— REQUIRED TASK 1 —
In the gardening text, which months are named as the time to start planning and planting for late-season crops?
— REQUIRED TASK 2 —
Carry on the text about extending the garden season, starting right after its last sentence.

— READING TEXT —
====
Putting Gardens To Bed To Early

1. Most gardeners put their gardens to bed too
early in the year. I have found that I grow more
and more crops later and later each year and am
amazed at the produce that I harvest—carrots in
December, spinach for Christmas dinner, and lettuce
until the end of January. Extending the growing
season is an easy thing to do. Gardeners think
only cool weather vegetables will grow in the fall
garden, but warm season crops do as well. The last
planting of snap beans and corn harvested in
September and October seems to be extra tender and
tasty. The time to start planning and planting for
these crops is in July and August.

2. The Fall and Winter Garden There are three
types of crops harvested in the fall and winter:

3. cool season crops - broccoli, Brussel sprouts,
carrots, cauliflower, lettuce, peas, radishes, and
turnips.
====
— RECORDS SUPPLIED —
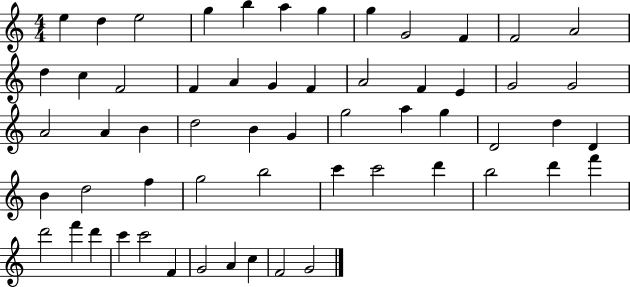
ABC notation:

X:1
T:Untitled
M:4/4
L:1/4
K:C
e d e2 g b a g g G2 F F2 A2 d c F2 F A G F A2 F E G2 G2 A2 A B d2 B G g2 a g D2 d D B d2 f g2 b2 c' c'2 d' b2 d' f' d'2 f' d' c' c'2 F G2 A c F2 G2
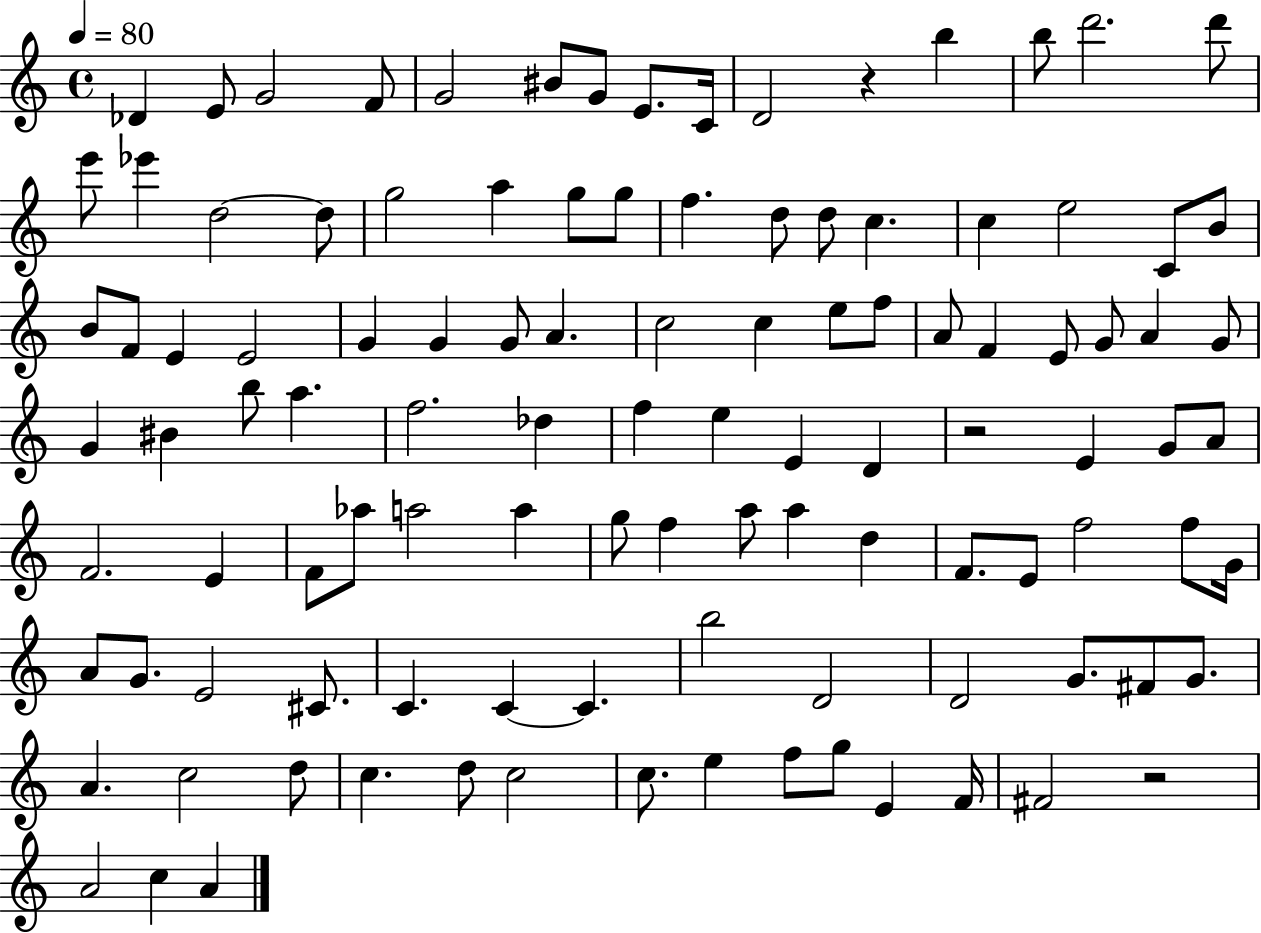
Db4/q E4/e G4/h F4/e G4/h BIS4/e G4/e E4/e. C4/s D4/h R/q B5/q B5/e D6/h. D6/e E6/e Eb6/q D5/h D5/e G5/h A5/q G5/e G5/e F5/q. D5/e D5/e C5/q. C5/q E5/h C4/e B4/e B4/e F4/e E4/q E4/h G4/q G4/q G4/e A4/q. C5/h C5/q E5/e F5/e A4/e F4/q E4/e G4/e A4/q G4/e G4/q BIS4/q B5/e A5/q. F5/h. Db5/q F5/q E5/q E4/q D4/q R/h E4/q G4/e A4/e F4/h. E4/q F4/e Ab5/e A5/h A5/q G5/e F5/q A5/e A5/q D5/q F4/e. E4/e F5/h F5/e G4/s A4/e G4/e. E4/h C#4/e. C4/q. C4/q C4/q. B5/h D4/h D4/h G4/e. F#4/e G4/e. A4/q. C5/h D5/e C5/q. D5/e C5/h C5/e. E5/q F5/e G5/e E4/q F4/s F#4/h R/h A4/h C5/q A4/q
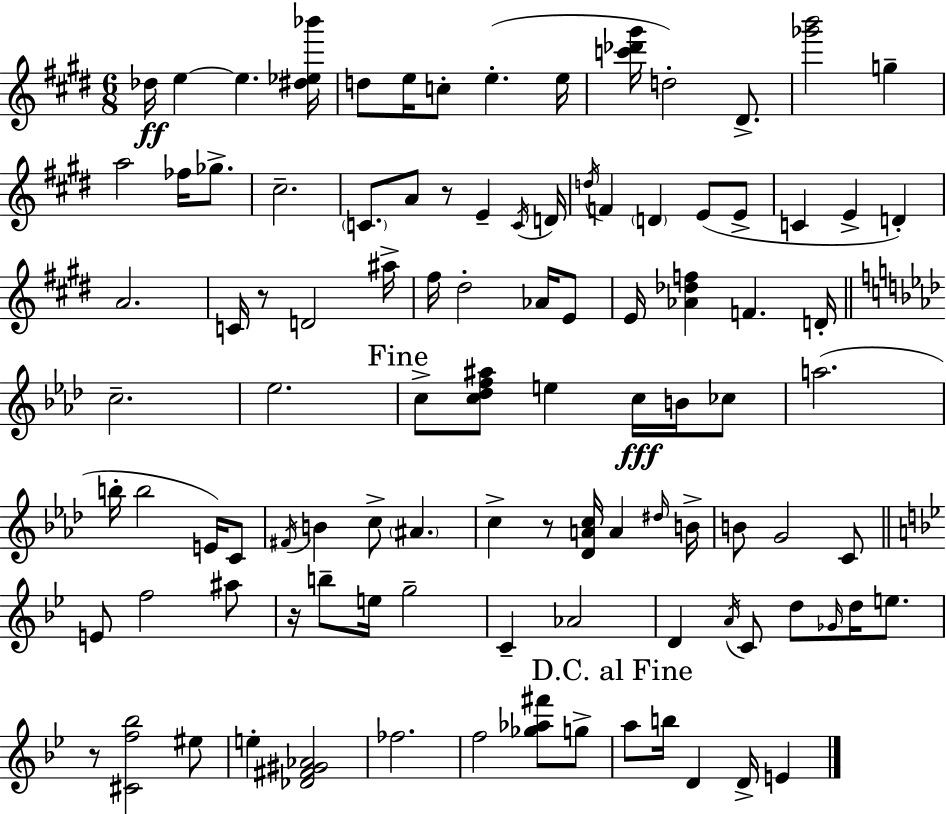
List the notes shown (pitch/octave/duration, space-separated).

Db5/s E5/q E5/q. [D#5,Eb5,Bb6]/s D5/e E5/s C5/e E5/q. E5/s [C6,Db6,G#6]/s D5/h D#4/e. [Gb6,B6]/h G5/q A5/h FES5/s Gb5/e. C#5/h. C4/e. A4/e R/e E4/q C4/s D4/s D5/s F4/q D4/q E4/e E4/e C4/q E4/q D4/q A4/h. C4/s R/e D4/h A#5/s F#5/s D#5/h Ab4/s E4/e E4/s [Ab4,Db5,F5]/q F4/q. D4/s C5/h. Eb5/h. C5/e [C5,Db5,F5,A#5]/e E5/q C5/s B4/s CES5/e A5/h. B5/s B5/h E4/s C4/e F#4/s B4/q C5/e A#4/q. C5/q R/e [Db4,A4,C5]/s A4/q D#5/s B4/s B4/e G4/h C4/e E4/e F5/h A#5/e R/s B5/e E5/s G5/h C4/q Ab4/h D4/q A4/s C4/e D5/e Gb4/s D5/s E5/e. R/e [C#4,F5,Bb5]/h EIS5/e E5/q [Db4,F#4,G#4,Ab4]/h FES5/h. F5/h [Gb5,Ab5,F#6]/e G5/e A5/e B5/s D4/q D4/s E4/q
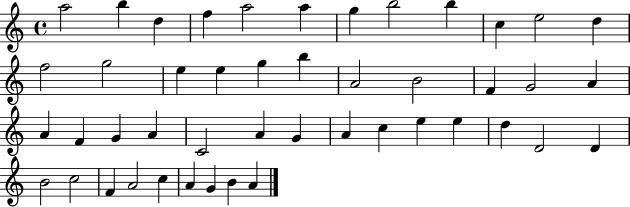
====
— TASK RESULT 1 —
July and August.

— TASK RESULT 2 —
4. warm season crops - beans, corn, cucumbers,
peppers, squash, and tomatoes, crops for fall
and winter harvest then wintered over for the
following spring harvest green onions, kale,
leeks, parsley, spinach, and Swiss chard.

Harvest Tips

Use damaged vegetables immediately. Sometimes
tomatoes will crack after a heavy rain, or birds
will peck ripe produce. Pick and prepare right away.

Keep harvested vegetables in the shade. If you
pick a basket of tomatoes, beans, and squash,
put them beneath a nearby tree or in the shadow of
the wheelbarrow until you can take them into the kitchen.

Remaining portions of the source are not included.